Your assignment
Would you copy every line of the listing below that includes the word "frames"?

════════

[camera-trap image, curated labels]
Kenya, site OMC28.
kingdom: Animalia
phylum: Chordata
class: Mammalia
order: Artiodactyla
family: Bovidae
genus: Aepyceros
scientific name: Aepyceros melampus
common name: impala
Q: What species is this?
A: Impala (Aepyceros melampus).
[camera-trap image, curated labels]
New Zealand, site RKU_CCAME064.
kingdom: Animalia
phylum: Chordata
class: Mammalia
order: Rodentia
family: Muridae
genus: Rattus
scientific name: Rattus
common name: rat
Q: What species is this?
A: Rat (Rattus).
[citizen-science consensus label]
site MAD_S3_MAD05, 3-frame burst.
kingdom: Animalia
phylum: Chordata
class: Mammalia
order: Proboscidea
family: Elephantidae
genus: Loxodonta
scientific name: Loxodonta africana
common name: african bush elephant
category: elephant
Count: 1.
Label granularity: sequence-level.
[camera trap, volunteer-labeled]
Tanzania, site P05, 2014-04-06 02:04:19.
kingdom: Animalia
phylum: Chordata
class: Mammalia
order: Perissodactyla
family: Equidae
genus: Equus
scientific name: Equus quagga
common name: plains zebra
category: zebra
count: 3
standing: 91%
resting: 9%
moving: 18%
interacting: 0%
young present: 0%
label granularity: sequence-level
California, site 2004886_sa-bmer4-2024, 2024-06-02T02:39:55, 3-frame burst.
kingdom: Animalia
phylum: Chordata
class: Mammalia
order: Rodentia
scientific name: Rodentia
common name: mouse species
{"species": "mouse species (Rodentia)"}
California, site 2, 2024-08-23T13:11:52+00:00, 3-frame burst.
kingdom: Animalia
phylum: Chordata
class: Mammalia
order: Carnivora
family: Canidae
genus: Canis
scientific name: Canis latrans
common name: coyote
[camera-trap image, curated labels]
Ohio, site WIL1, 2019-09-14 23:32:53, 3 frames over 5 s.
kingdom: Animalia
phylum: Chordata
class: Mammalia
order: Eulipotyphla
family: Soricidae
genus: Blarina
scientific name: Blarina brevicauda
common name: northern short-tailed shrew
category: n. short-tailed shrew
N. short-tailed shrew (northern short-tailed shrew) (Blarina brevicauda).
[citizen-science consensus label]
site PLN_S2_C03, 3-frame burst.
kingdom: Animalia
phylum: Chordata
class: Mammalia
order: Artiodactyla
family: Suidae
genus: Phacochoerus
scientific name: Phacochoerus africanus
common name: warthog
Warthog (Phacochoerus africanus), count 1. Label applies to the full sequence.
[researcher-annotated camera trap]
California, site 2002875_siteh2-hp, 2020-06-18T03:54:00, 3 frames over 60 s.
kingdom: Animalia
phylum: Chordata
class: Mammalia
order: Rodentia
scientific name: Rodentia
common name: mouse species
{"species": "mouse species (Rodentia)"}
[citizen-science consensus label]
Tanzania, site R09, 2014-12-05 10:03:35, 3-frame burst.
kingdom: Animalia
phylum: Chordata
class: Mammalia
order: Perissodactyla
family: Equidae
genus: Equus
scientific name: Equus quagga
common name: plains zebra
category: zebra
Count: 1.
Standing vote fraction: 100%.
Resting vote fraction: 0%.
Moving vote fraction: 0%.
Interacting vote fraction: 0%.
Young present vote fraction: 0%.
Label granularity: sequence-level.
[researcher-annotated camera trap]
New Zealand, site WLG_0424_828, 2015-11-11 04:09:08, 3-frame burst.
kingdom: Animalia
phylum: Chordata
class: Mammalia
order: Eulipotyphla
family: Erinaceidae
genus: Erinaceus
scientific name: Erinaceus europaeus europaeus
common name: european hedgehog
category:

════════

Completed task
Ohio, site WIL1, 2019-09-14 23:32:53, 3 frames over 5 s.
California, site 2002875_siteh2-hp, 2020-06-18T03:54:00, 3 frames over 60 s.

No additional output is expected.